**Page extract:**
======

And to answer your second question: I’m never sacrificing in a collaboration, in the worst-case scenario, I’ve gained insight into what not to do.

To you, are there rules in improvisation? If so, what kind of rules are these?

The most important rule I’d say is to listen. Find yourself in the space you’re at, feel the other/s, and listen to what they propose so that you can react accordingly, whether this is going against them, with them, or in a totally different direction.

In a live situation, decisions between creatives often work without words. How does this process work – and how does it change your performance compared to a solo performance?

Again, just listening. But not in a superficial way, listening and feeling the other person, their intentions.

It is different than a solo performance because you can work with what the other musician is giving you. In a solo performance, you need to come up with all the ideas, the structure and the shape.

How do you see the relationship between sound, space and performance and what are some of your strategies and approaches of working with them?

In a concert, there’s the sound, the space, the performance, and the audience. You cannot control all of these. I like to arrive early and feel the space, even if I’m not sound checking, understand where I’ll be standing and if the room has a good or not great acoustic, if I get to soundcheck then adjust accordingly.

======

**Information provided:**
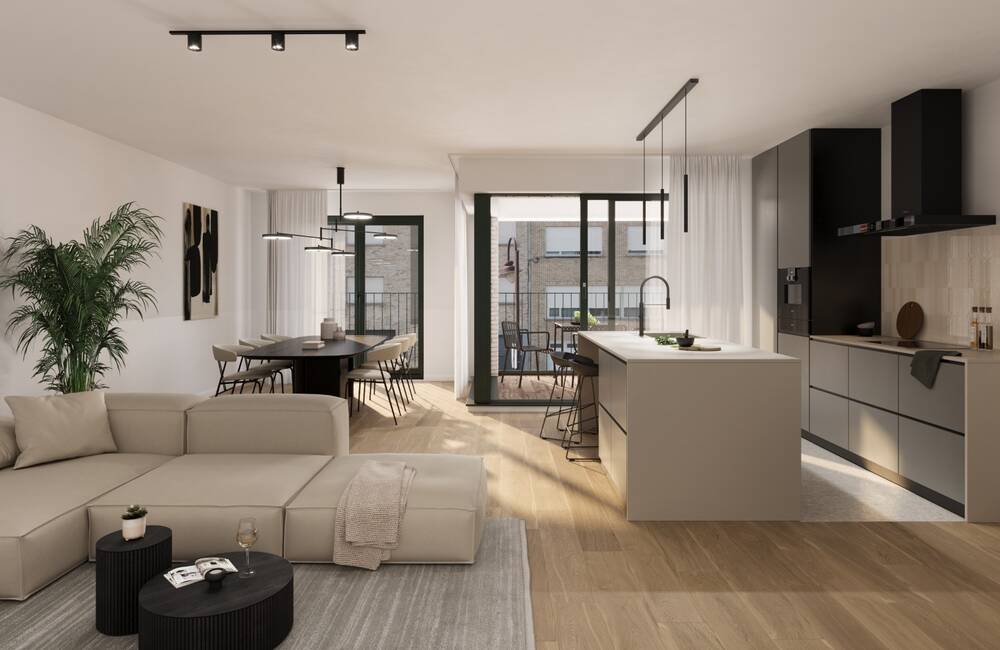 Appartement te koop in Duffel 2570 357500.00€ 2 slaapkamers 91.00m² - Zoekertje 511240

======

**Required actions:**
1 > Rewrite the paragraph in the improvisation interview that begins "The most important rule I'd say" as a short list that keeps its main points.
2 > Answer these questions from the improvisation interview:
(a) What does the speaker say is gained from a collaboration in the worst-case scenario?
(b) In a solo performance, what does the performer need to come up with?
(c) What does the speaker like to do on arriving early at a concert, even without a sound check?
3 > Can you carry on the improvisation interview from the point where it stops?

**Answers for each item:**
1 >
- The most important rule is to listen.
- Find yourself in the space you're in and feel the other performer or performers.
- Listen to what they propose so you can react to it.
- That reaction can go against them, go with them, or take a totally different direction.

2 >
(a) Insight into what not to do.
(b) All the ideas, the structure and the shape.
(c) Feel the space, understand where they'll be standing, and judge whether the room has a good or not great acoustic.

3 >
I am in control of how I perform, nothing else, I cannot control the space or how it sounds, and either the audience or its reaction. So at the moment of performing, I try to let go, be myself, and use my ears and my intuition as much as possible.

In a way, improvisations remind us of the transitory nature of life. What, do you feel, can music and improvisation express and reveal about life and death?

About life: just the present moment, what is happening there and then whether it’s emotions or exhaustion or love, but it stays in that moment.

About death: I’d say sometimes your vibrations can be so strong you can feel like you can connect to something beyond your understanding when you play.

It doesn’t happen to me all the time, but when it does, the music just flows in an effortless way.